Nicola Mackintosh, a leading community care lawyer and sole practitioner in south London has been appointed Honorary Queen’s Counsel, a rare honour which recognises lawyers making a major contribution to the development of the law.

Nicola has been a legal aid lawyer for her entire career, in particular acting and campaigning on behalf of those in mental distress, the elderly and disabled, and those unable to act on their own behalf. In recent years, her practice has focussed on community care, health and mental capacity case work for vulnerable clients from a public law and human rights perspective.

Carol Storer, LAPG director, says: ‘Nicola is the epitome of everything a legal aid lawyer should be. She is as fearless as she is tireless on behalf of her clients, who are intensely vulnerable, and never gives less than 100%. Nicola really is one of the unsung heroes of legal aid, so we are delighted that her immense contribution in this challenging field has been recognised by her peers in this way.’


Key career achievements include:

– A string of cases stopping care home and mental health hospital closures over the last 20 years;

– Acting to prevent abuse and neglect of people with learning disabilities, and residents in care homes;

-Bringing the leading case on payment by the NHS for specialist health care for people in nursing homes and in the community (the ‘Coughlan’ case)
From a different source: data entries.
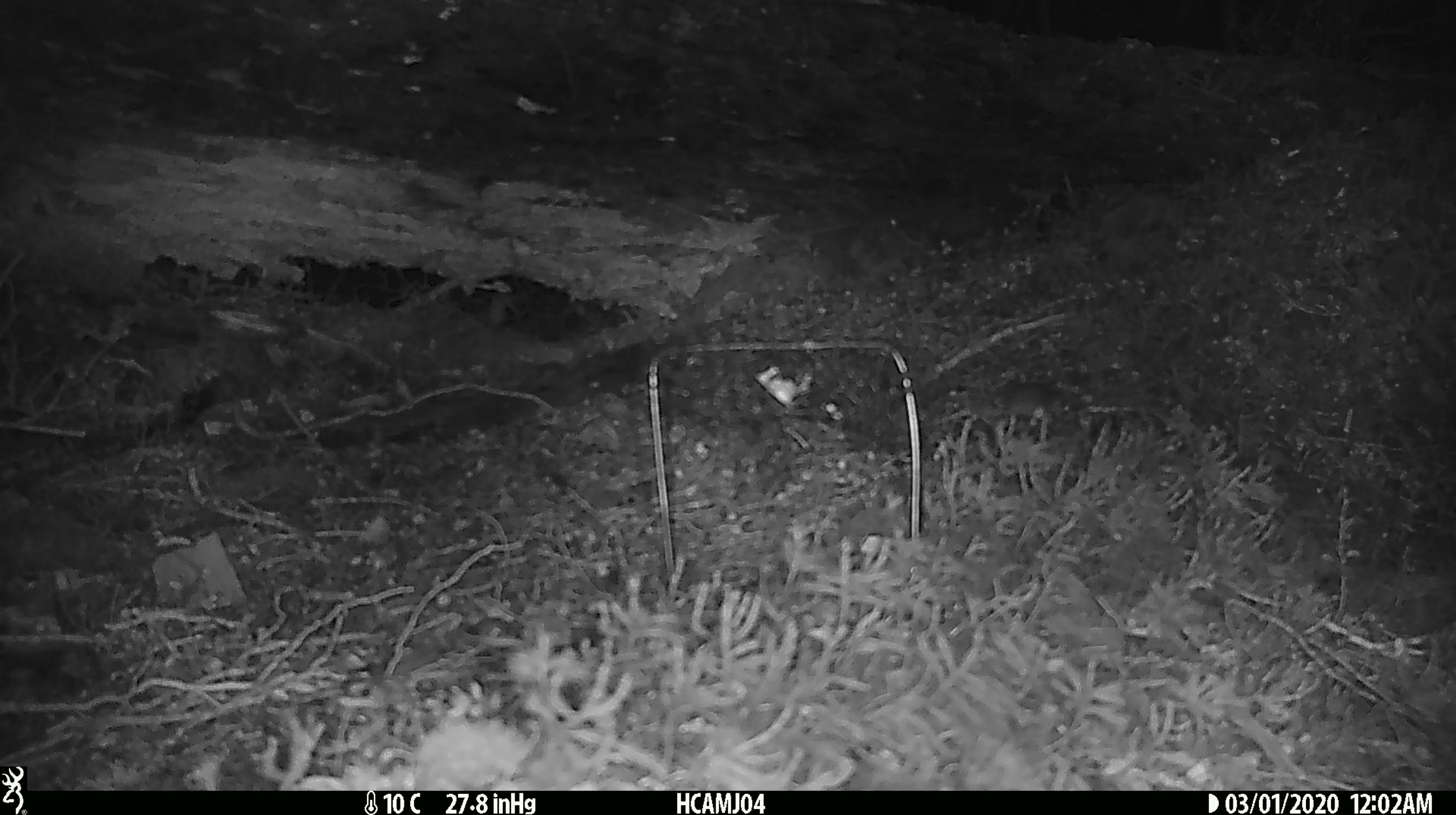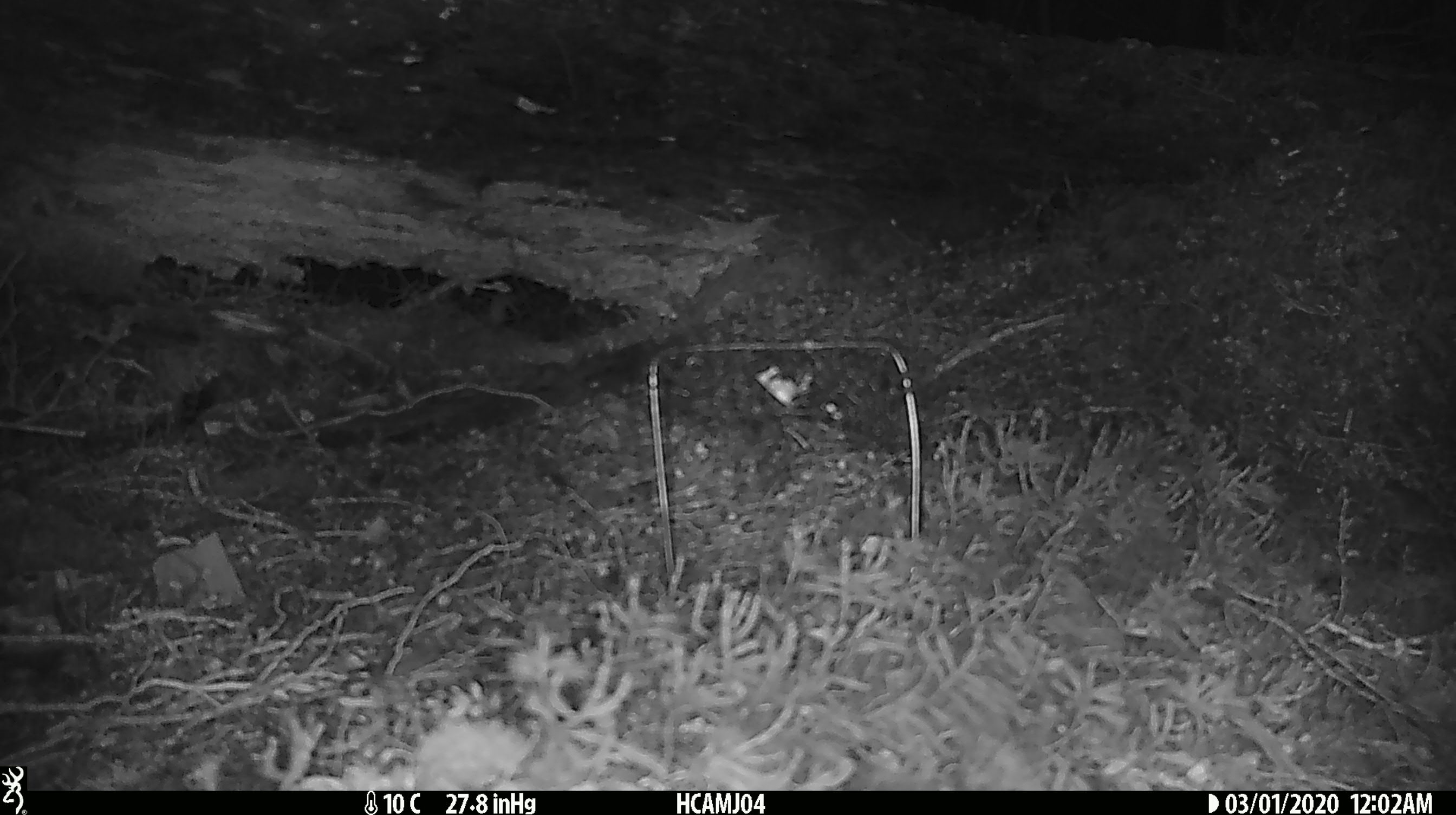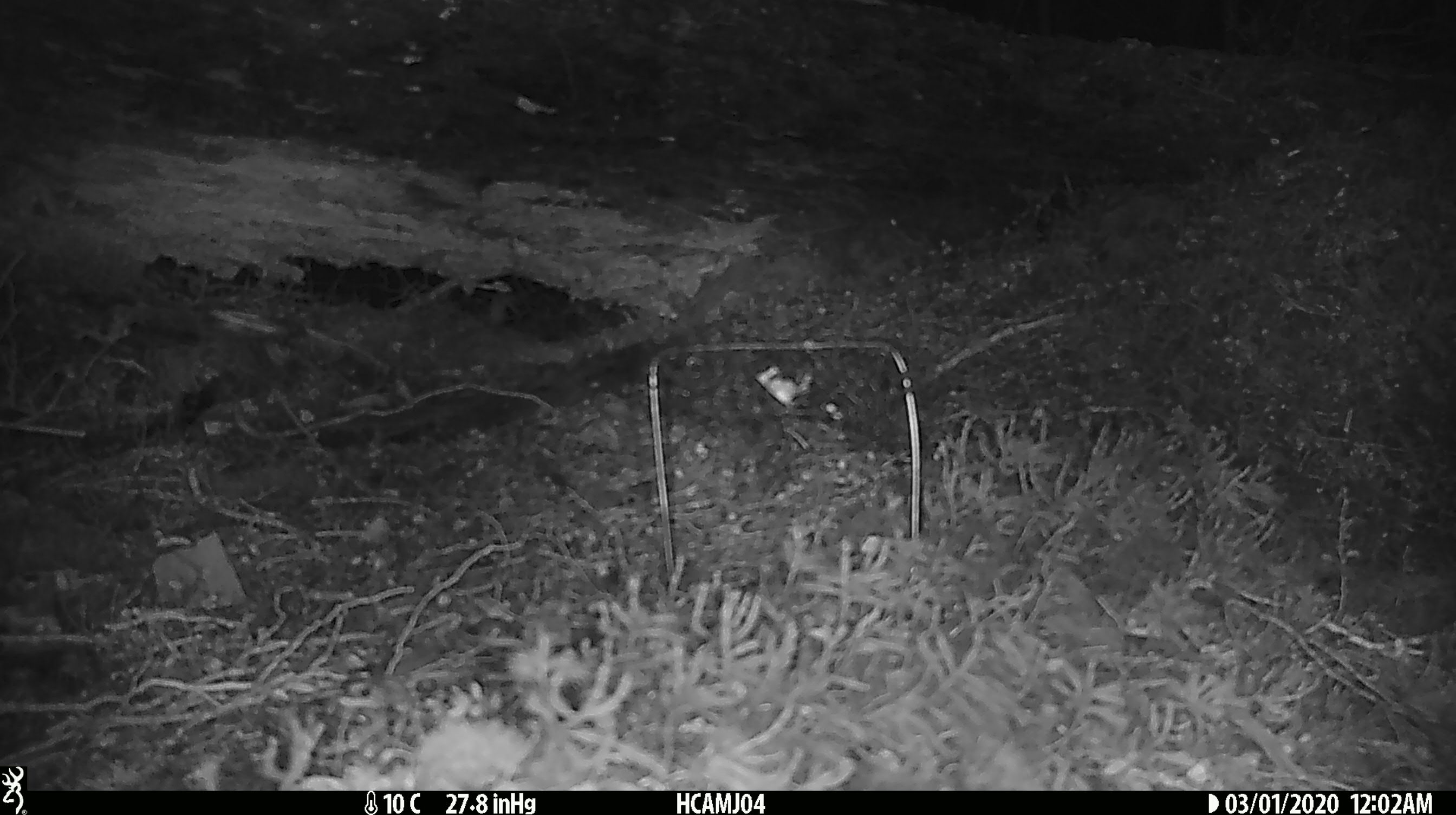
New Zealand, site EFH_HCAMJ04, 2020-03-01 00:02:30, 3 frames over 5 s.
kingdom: Animalia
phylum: Chordata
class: Mammalia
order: Rodentia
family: Muridae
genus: Mus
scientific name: Mus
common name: mouse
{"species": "mouse (Mus)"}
– Winning specialist treatment and care for people with autism and other severe conditions;

– Recognised by the judiciary as national expert in community care and mental capacity law

– A leading role in LAPG’s lobbying over the recent Legal Aid, Punishment & Sentencing of Offenders Act 2012, resulting in significant improvements to the legislation;

– Co-chair of LAPG since 2012:

-Took a judicial review of the decision to deliver community care legal advice only by the telephone through the legal aid ‘Telephone Gateway’, resulting in a significant concession by Government

– Set up Community Care Practitioners Group in 1994; fought to have community care recognised as specialist area of legal practice;

– Member of Law Society Council, Access to Justice Committee and Mental Health & Disability Committee;

– Brought judicial review of Legal Services Commission’s nascent plans for contracting in 1999, winning significant improvements in the scheme.